→ Exercise instructions
Copy out every line of the listing below word for word, omitting the pictures.

[Region annotation listing]
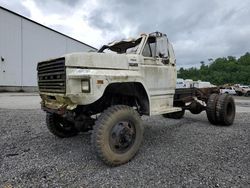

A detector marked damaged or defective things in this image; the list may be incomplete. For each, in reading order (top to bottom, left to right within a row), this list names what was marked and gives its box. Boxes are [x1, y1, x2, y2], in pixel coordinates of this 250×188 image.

damaged hood [64, 51, 131, 69]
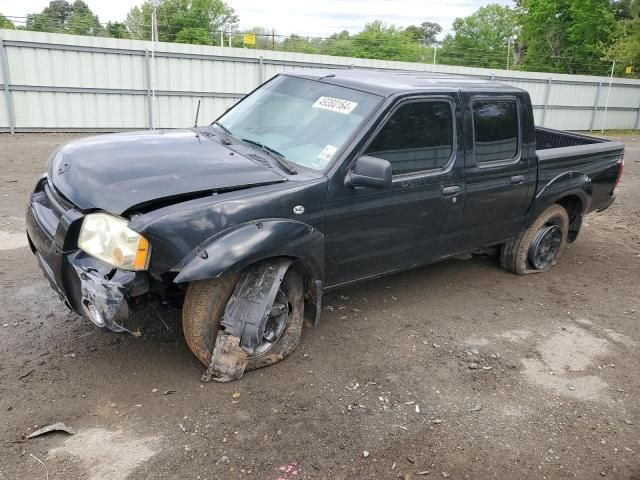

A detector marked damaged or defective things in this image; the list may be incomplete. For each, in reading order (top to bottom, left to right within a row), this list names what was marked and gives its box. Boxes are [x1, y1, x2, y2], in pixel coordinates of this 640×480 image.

damaged front bumper [25, 177, 148, 334]
cracked headlight [78, 213, 151, 270]
crumpled fender [174, 220, 324, 284]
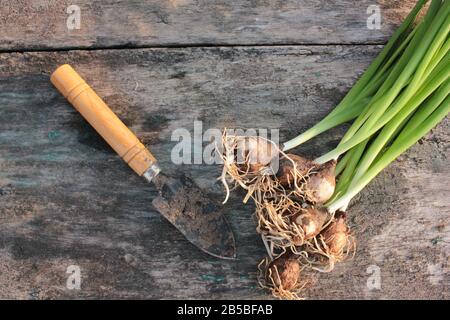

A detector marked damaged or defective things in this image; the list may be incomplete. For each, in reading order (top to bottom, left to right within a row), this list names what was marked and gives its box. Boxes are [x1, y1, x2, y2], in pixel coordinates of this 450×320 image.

rusty metal blade [151, 172, 236, 260]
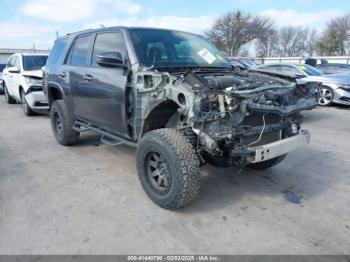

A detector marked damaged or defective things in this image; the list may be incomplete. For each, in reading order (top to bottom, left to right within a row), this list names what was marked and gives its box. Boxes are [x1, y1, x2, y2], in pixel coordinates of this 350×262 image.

damaged gray suv [42, 27, 318, 210]
missing front bumper [247, 130, 310, 163]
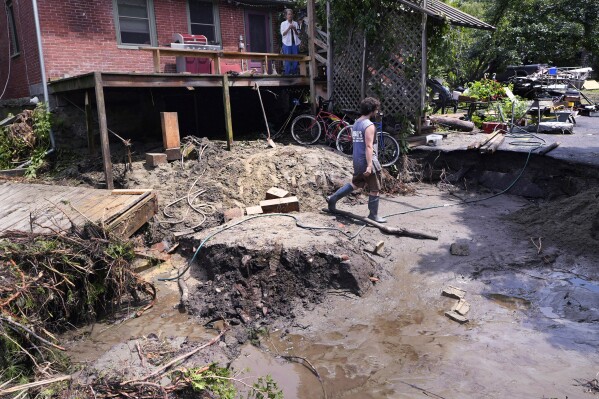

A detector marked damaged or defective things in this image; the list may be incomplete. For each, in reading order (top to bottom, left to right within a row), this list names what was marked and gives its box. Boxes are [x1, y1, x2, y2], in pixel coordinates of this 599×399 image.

broken concrete chunk [262, 196, 302, 214]
broken concrete chunk [452, 300, 472, 316]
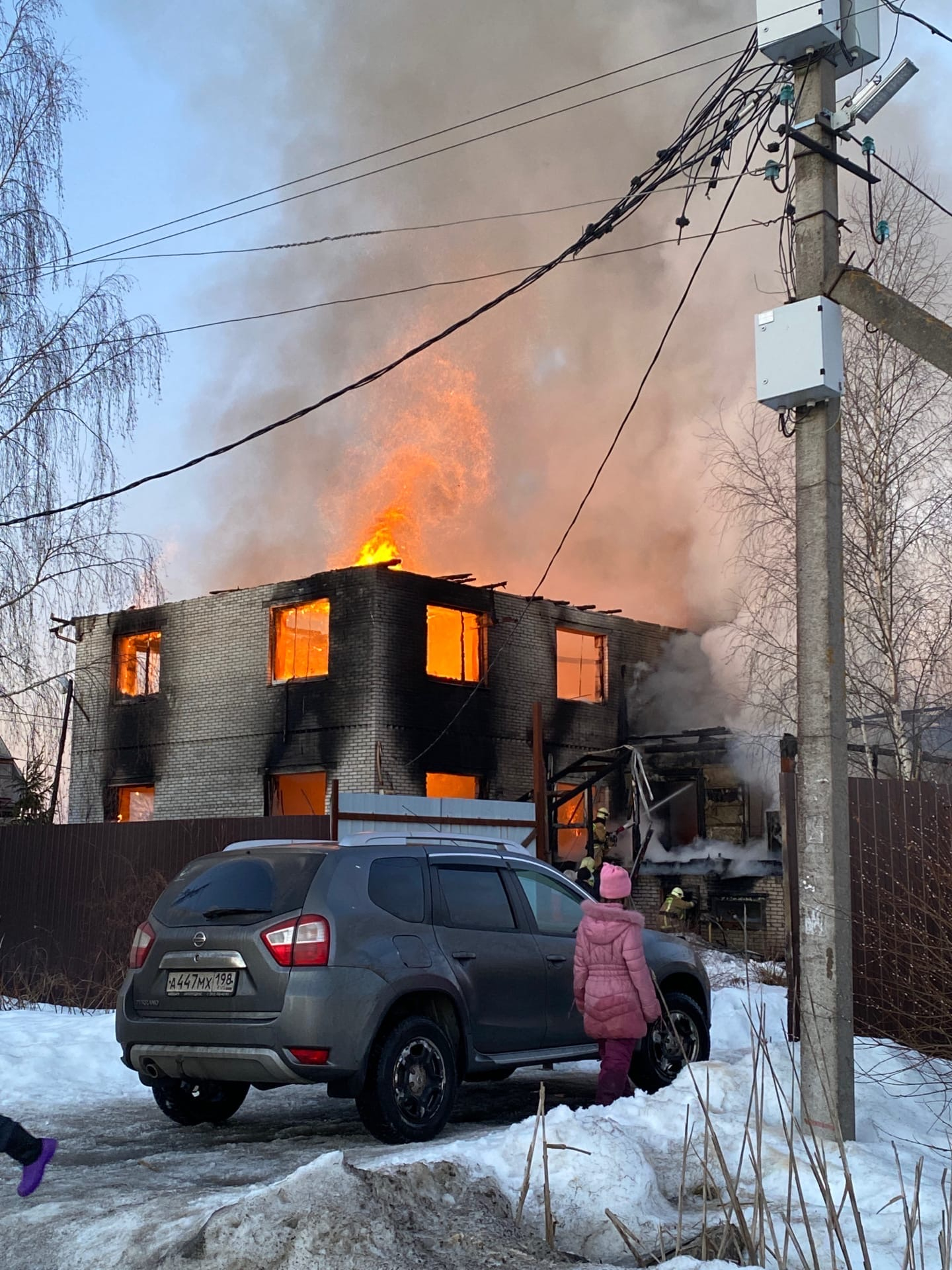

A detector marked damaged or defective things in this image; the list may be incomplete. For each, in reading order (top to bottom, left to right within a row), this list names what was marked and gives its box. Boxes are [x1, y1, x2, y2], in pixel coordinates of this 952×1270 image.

scorched window [271, 598, 331, 683]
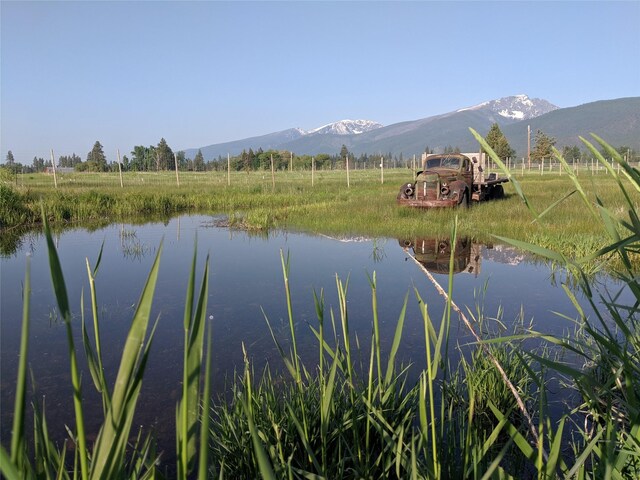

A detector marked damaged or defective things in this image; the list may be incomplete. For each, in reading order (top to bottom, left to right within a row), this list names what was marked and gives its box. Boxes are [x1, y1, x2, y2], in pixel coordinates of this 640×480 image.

rusty abandoned truck [398, 153, 508, 207]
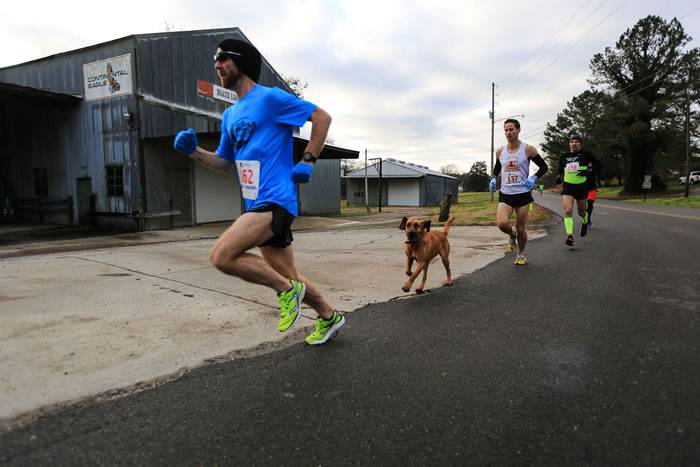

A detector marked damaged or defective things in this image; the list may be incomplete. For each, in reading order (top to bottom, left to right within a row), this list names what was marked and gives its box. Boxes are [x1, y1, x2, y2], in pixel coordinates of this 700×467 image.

cracked concrete [0, 225, 540, 426]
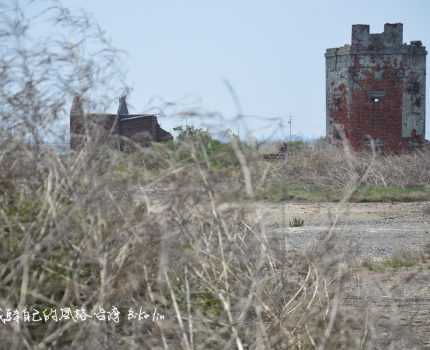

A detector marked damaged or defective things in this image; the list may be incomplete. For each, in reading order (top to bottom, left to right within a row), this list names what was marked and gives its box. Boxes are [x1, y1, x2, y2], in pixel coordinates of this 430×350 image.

rusty stain on wall [326, 23, 426, 152]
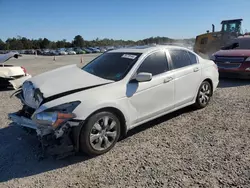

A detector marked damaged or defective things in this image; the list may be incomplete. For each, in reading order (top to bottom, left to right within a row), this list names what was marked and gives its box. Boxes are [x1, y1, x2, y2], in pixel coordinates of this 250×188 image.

crumpled hood [29, 64, 114, 97]
damaged front end [8, 81, 82, 159]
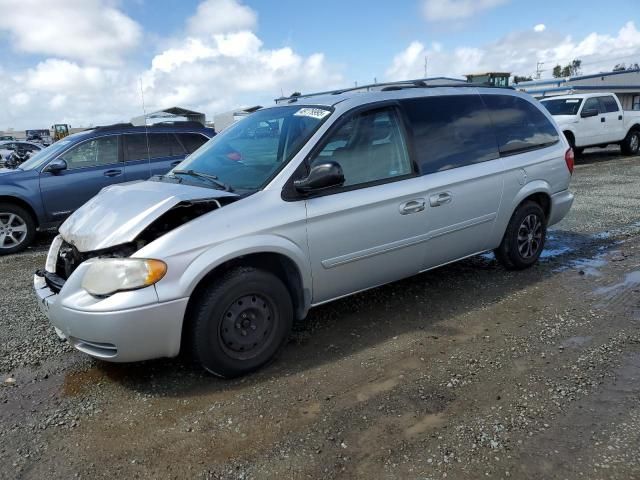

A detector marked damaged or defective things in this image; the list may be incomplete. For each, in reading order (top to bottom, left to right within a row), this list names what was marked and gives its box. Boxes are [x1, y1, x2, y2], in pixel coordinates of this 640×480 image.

damaged front end [35, 180, 240, 292]
crumpled hood [59, 180, 238, 253]
broken headlight [81, 258, 168, 296]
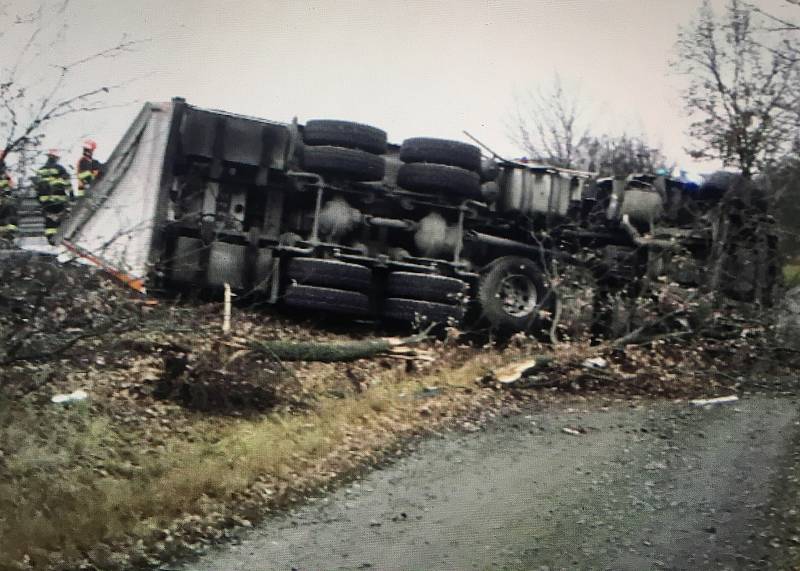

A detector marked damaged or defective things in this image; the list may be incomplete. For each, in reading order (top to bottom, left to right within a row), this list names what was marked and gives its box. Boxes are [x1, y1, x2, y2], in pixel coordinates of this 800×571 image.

overturned truck [57, 97, 780, 330]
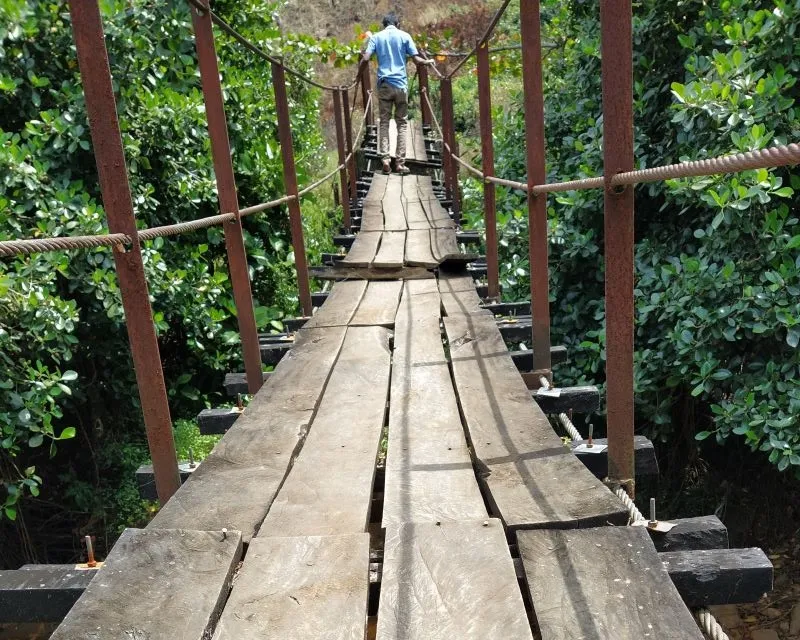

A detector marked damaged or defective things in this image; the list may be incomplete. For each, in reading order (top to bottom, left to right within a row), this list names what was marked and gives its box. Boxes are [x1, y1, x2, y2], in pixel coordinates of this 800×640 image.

rusty metal post [68, 0, 180, 502]
rust stain on metal [69, 0, 180, 504]
rusty metal post [189, 3, 260, 396]
rust stain on metal [191, 6, 260, 396]
splintered plank [150, 324, 346, 540]
rusty metal post [274, 61, 314, 316]
rust stain on metal [274, 61, 314, 316]
splintered plank [260, 328, 390, 536]
splintered plank [304, 280, 368, 330]
rusty metal post [334, 89, 354, 231]
rusty metal post [340, 84, 356, 200]
splintered plank [340, 230, 382, 268]
splintered plank [350, 282, 404, 328]
splintered plank [370, 230, 404, 268]
splintered plank [382, 176, 406, 231]
splintered plank [406, 229, 438, 266]
splintered plank [382, 282, 488, 528]
rusty metal post [440, 78, 460, 225]
splintered plank [440, 272, 484, 314]
rusty metal post [478, 41, 496, 302]
rust stain on metal [476, 43, 500, 302]
splintered plank [440, 312, 628, 528]
rust stain on metal [520, 0, 552, 370]
rusty metal post [520, 0, 552, 372]
rusty metal post [604, 0, 636, 496]
rust stain on metal [604, 0, 636, 496]
splintered plank [50, 528, 242, 640]
splintered plank [216, 536, 372, 640]
splintered plank [376, 520, 532, 640]
splintered plank [520, 524, 700, 640]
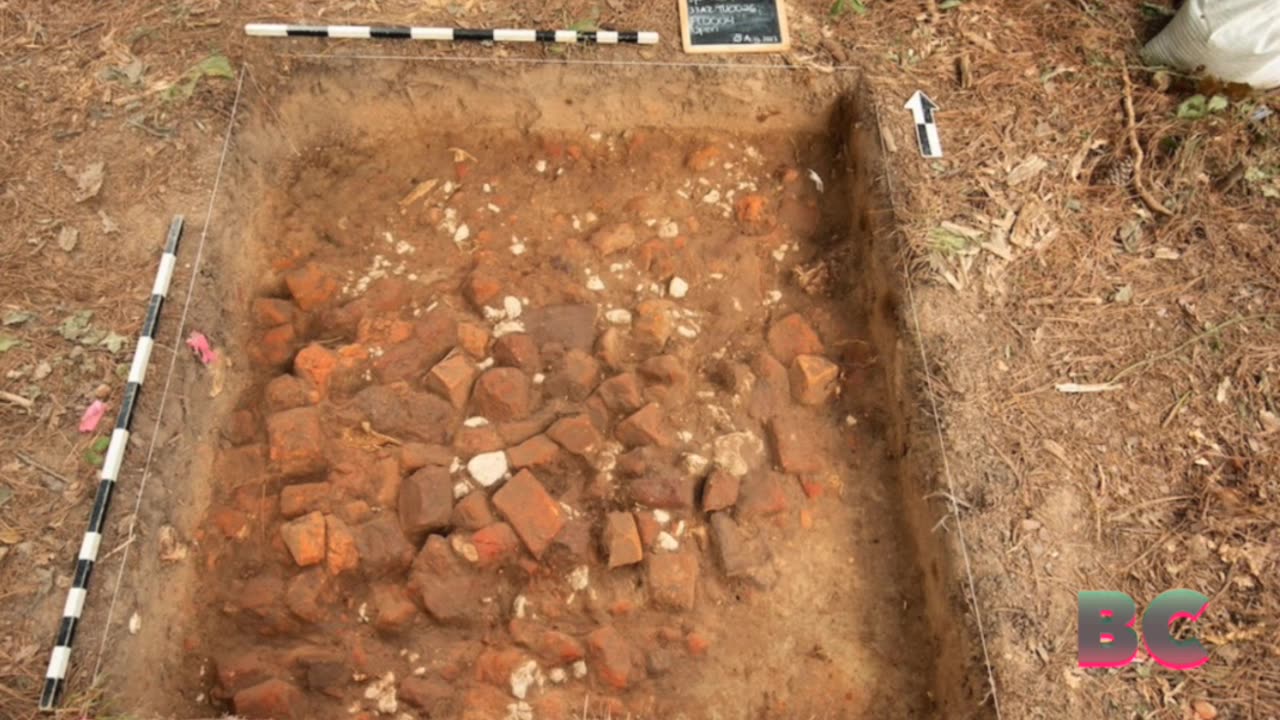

→ Answer for the task
A detector marked damaged or defective things in this image; the list may be incomplete. For each, in reading order (top to bottom, left to right within a row), this list names what was marked and gives its box. Boxes are [x1, y1, x2, y2], in pixel coordinates of this 250×188 image.

damaged hood [64, 51, 131, 69]

A detector marked damaged or defective things in this image; the list may be incomplete. For each, in reading order (top to bottom, left to right within a row), this list names what was marked and gives its box. Boxes are [x1, y1, x2, y2], in pixel coordinates of this 640×480 image.

damaged front bumper [25, 177, 148, 334]
cracked headlight [78, 213, 151, 270]
crumpled fender [174, 220, 324, 284]

A detector marked damaged or defective things in this image; the list may be incomplete. For each, in reading order (top to bottom, left to right within a row), this list names what was marked and gives its box. Boxes are [x1, y1, x2, y2], in pixel coordinates of this 450×320 image.

rusty metal blade [151, 172, 236, 260]

A detector marked damaged or defective things in this image; the list may be incomplete. For each, in reading order (top to bottom, left to right within a row), this list names what was marked and gives its box. Boxes are [x1, y1, x2, y2], in pixel coordinates of this 350×262 image.

damaged gray suv [42, 27, 318, 210]
missing front bumper [247, 130, 310, 163]

A detector marked damaged or defective things in this image; the list may be incomplete. For each, in reading order (top to bottom, left to right within a row), this list names what was marked and gives its box. Boxes are [x1, y1, x2, y2], in pixel coordinates of this 599×399 image.

broken concrete chunk [262, 196, 302, 214]
broken concrete chunk [452, 300, 472, 316]

A detector marked damaged or defective things in this image; the list may be incomplete. For each, in reading order (top to bottom, left to right within a row), this list names what was marked and gives its box. Boxes are [x1, y1, x2, y2], in pixel coordinates of this 952×1270 image.

scorched window [271, 598, 331, 683]

A detector marked damaged or defective things in this image; the list may be incomplete. For each, in reading order (top to bottom, left to right within a row), this list names what was marked and gives its box. Boxes are [x1, y1, x2, y2], in pixel coordinates of this 640×480 image.

rusty abandoned truck [398, 153, 508, 207]

A detector marked damaged or defective things in this image; the list may be incomplete. For each, in reading order (top to bottom, left to right within a row), this list names what was marked and gives its box. Boxes are [x1, y1, x2, y2], in pixel coordinates of this 700×467 image.

cracked concrete [0, 225, 540, 426]

A detector marked damaged or defective things in this image; the list may be incomplete. For each, in reading order (top to bottom, left to right within a row), this list names what was marked and gives its box. Boxes are [x1, y1, x2, y2], in pixel coordinates of this 430×350 image.

rusty stain on wall [326, 23, 426, 152]

A detector marked damaged or defective things in this image; the list may be incomplete. For each, in reading order (top to bottom, left to right within a row), this list names what was marked and gives its box. Boxes are [x1, y1, x2, y2], in pixel coordinates of this 250×188 image.

crumpled hood [29, 64, 114, 97]
damaged front end [8, 81, 82, 159]

A detector marked damaged or defective things in this image; the list may be incomplete. For each, in reading order (top to bottom, left to right within a row), this list names what was marked and gives its box. Boxes are [x1, y1, x2, y2], in pixel coordinates of this 640×480 image.

damaged front end [35, 180, 240, 292]
crumpled hood [59, 180, 238, 253]
broken headlight [81, 258, 168, 296]

A detector marked damaged or defective things in this image; the list may be incomplete. For each, in reading order (top to bottom, left to right within a row), this list names what was marked and gives its box. Boxes are [x1, y1, x2, y2], in pixel coordinates of this 800×571 image.

overturned truck [57, 97, 780, 330]

A detector marked damaged or defective things in this image; the list may be incomplete. For each, in reading order (top to bottom, left to right within a row), this list names what was marked and gives its box. Boxes are [x1, y1, x2, y2], in pixel coordinates of this 800×640 image.

rusty metal post [68, 0, 180, 502]
rust stain on metal [69, 0, 180, 504]
rusty metal post [189, 3, 260, 396]
rust stain on metal [191, 6, 260, 396]
splintered plank [150, 324, 346, 540]
rusty metal post [274, 61, 314, 316]
rust stain on metal [274, 61, 314, 316]
splintered plank [260, 328, 390, 536]
splintered plank [304, 280, 368, 330]
rusty metal post [334, 89, 354, 231]
rusty metal post [340, 84, 356, 200]
splintered plank [340, 230, 382, 268]
splintered plank [350, 282, 404, 328]
splintered plank [370, 230, 404, 268]
splintered plank [382, 176, 406, 231]
splintered plank [406, 229, 438, 266]
splintered plank [382, 282, 488, 528]
rusty metal post [440, 78, 460, 225]
splintered plank [440, 272, 484, 314]
rusty metal post [478, 41, 496, 302]
rust stain on metal [476, 43, 500, 302]
splintered plank [440, 312, 628, 528]
rust stain on metal [520, 0, 552, 370]
rusty metal post [520, 0, 552, 372]
rusty metal post [604, 0, 636, 496]
rust stain on metal [604, 0, 636, 496]
splintered plank [50, 528, 242, 640]
splintered plank [216, 536, 372, 640]
splintered plank [376, 520, 532, 640]
splintered plank [520, 524, 700, 640]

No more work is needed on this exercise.